An interesting approach for SQL query optimization reducing the number of generated and cached query execution plans.
Background
Let's look at these two SQL queries:
select x from y where z in (1, 2, 3)
select x from y where z in (2, 3, 4)
The database query engine will create query plans for each one and cache them. This is because the queries are different. No matter that they may use the same query plan, they are different as much as the database engine is concerned. To reuse a cached query execution plan the query must literally match a previously executed SQL statement with a cached plan, character per character.
Parametrization
The way to deal with this is to parametrize the queries
@p1 = 1, @p2 = 2, @p3 = 3
select x from y where z in (@p1, @p2, @p3)
@p1 = 2, @p2 = 3, @p3 = 4
select x from y where z in (@p1, @p2, @p3)
Now both queries will reuse the same query execution plan.
But the use of IN
keyword implies we don't know the exact number of values we will want to match. If we look at these queries - we will again have an execution plan generated for each one:
select x from y where z in (@p1, @p2, @p3)
select x from y where z in (@p1, @p2, @p3, @p4)
select x from y where z in (@p1, @p2, @p3, @p4, @p5)
Parameter Padding
A technique called "parameter padding" can reduce the query execution plans generated and cached. We need to define a set of numbers of parameters and construct queries so the number of their parameters aligns with the numbers in the set. When a query has the exact number of parameters matching a value in the set then we are ok. Otherwise, we choose the minimum number in the set higher than the number of parameters we need to pass. For the surplus parameters we "pad" them by repeating one of the parameter values.
Let's apply this to the last example. Let us choose our set of parameter numbers to be 4, 8, 12, etc.
@p1 = 1, @p2 = 2, @p3 = 3, @p4 = 3
select x from y where z in (@p1, @p2, @p3, @p4) <-- "pad" @p4 giving it the same value as @p3
@p1 = 5, @p2 = 6 @p3 = 7, @p4 = 8
select x from y where z in (@p1, @p2, @p3, @p4)
@p1 = 5, @p2 = 6 @p3 = 7, @p4 = 8, @p5 = 9, @p6 = 9 @p7 = 9, @p8 = 9
select x from y where z in (@p1, @p2, @p3, @p4, @p5, @p6, @p7, @p8) <-- again "pad" last 3 parameters
Now the first two queries will reuse the same execution plan. We made them the same by adding parameter to the first one and repeating the 3rd one's value. We did the same "padding" for the third query, repeating the last value three additional times to bring the number of parameters to 8.
In fact, all such queries having up to 4 parameters will reuse the same plan, all having 5 to 8 will reuse the same plan, and so on. We effectively reduced the number of generated and cached query execution plans from the maximum possible 8 to a maximum of 2 for the given example.

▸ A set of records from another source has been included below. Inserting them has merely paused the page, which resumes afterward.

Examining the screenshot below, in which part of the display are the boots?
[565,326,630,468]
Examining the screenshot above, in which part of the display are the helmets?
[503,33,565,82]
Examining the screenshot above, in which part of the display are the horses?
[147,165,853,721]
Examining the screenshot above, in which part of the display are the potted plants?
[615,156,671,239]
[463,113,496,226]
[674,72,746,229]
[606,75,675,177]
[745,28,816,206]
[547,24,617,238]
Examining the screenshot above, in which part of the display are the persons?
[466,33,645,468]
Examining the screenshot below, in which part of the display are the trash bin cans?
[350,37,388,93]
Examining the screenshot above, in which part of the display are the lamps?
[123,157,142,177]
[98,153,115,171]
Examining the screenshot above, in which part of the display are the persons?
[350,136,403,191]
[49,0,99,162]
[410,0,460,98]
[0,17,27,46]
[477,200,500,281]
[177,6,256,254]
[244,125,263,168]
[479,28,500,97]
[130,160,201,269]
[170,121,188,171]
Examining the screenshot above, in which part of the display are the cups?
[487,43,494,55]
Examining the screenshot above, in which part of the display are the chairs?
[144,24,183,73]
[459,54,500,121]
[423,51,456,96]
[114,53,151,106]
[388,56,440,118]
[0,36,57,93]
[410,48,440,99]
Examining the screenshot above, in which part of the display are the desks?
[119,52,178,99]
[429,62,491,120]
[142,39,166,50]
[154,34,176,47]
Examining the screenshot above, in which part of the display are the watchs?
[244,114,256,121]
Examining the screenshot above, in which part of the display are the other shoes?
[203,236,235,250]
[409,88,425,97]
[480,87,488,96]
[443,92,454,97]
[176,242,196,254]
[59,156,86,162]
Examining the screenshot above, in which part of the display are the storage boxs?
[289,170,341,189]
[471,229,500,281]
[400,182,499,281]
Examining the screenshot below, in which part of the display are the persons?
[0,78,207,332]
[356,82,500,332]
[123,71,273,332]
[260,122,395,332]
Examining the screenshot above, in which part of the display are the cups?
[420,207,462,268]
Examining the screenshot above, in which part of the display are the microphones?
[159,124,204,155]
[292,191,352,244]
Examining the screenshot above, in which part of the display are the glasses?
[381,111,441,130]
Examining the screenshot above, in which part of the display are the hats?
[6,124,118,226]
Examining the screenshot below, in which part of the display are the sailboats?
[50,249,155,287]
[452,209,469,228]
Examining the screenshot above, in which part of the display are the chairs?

Selecting the set of numbers for parameters will depend on concrete query patterns. They may form uniform or non-uniform intervals. There is no "one to fit them all" and we'll need to figure out what works best on a per-case basis.
Note that for this to work:
- the database we use generates and caches query execution plans,
- for a given query we need to use the same set of parameter numbers.
Conclusion
Parameter padding is a way to optimize queries using the IN
SQL keyword when the parameter number is varying. We do this by reducing the number of generated and cached execution plans. As for everything related to performance improvements - don't take it as a fact, always measure!